(Items from a data source)
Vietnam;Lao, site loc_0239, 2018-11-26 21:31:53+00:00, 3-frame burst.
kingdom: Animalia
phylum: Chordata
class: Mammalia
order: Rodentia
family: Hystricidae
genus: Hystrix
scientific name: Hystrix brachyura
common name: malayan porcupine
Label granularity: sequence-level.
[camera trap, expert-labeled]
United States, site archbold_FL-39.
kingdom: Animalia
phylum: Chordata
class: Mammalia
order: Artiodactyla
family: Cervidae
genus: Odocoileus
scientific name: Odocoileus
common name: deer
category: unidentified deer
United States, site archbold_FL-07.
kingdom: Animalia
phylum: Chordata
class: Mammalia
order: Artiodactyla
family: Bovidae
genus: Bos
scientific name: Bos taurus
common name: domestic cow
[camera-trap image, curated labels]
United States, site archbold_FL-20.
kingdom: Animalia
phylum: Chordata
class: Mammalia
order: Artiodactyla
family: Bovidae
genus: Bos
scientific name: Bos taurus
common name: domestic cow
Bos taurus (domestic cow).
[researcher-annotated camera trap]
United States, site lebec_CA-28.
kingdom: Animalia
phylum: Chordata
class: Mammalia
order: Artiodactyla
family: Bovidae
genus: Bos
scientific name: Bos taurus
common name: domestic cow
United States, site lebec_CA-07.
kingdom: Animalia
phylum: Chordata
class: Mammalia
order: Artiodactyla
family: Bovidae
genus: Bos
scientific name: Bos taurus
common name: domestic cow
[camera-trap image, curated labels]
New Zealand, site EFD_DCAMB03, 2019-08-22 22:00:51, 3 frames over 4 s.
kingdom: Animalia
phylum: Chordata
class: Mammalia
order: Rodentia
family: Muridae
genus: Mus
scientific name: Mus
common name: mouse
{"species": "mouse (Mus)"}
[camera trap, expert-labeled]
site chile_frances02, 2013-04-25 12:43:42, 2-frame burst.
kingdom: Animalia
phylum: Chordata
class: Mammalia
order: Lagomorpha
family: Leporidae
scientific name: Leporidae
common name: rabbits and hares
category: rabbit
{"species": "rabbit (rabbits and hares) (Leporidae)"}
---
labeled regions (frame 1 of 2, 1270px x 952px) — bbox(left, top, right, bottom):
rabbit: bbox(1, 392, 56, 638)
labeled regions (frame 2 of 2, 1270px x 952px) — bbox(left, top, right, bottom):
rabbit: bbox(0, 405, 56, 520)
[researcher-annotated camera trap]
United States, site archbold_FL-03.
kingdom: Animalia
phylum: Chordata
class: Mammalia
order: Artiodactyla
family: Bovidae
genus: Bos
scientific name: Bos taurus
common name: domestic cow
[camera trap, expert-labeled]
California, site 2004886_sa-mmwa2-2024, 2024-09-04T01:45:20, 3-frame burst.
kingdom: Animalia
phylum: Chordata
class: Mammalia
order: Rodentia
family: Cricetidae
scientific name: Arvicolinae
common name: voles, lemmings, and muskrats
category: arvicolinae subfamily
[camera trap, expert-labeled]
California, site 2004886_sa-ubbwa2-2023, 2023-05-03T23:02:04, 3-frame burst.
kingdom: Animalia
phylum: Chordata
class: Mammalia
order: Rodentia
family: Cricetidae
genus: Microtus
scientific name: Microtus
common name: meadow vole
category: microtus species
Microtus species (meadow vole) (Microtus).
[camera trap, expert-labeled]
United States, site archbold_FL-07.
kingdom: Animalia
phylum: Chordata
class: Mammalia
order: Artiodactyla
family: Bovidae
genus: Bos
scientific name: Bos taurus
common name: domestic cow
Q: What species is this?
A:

#### [What you are asked to do]
Apply a filter for "States" to the entries and show each line that passes.

#### [Worked solution]
United States, site archbold_FL-39.
United States, site archbold_FL-07.
United States, site archbold_FL-20.
United States, site lebec_CA-28.
United States, site lebec_CA-07.
United States, site archbold_FL-03.
United States, site archbold_FL-07.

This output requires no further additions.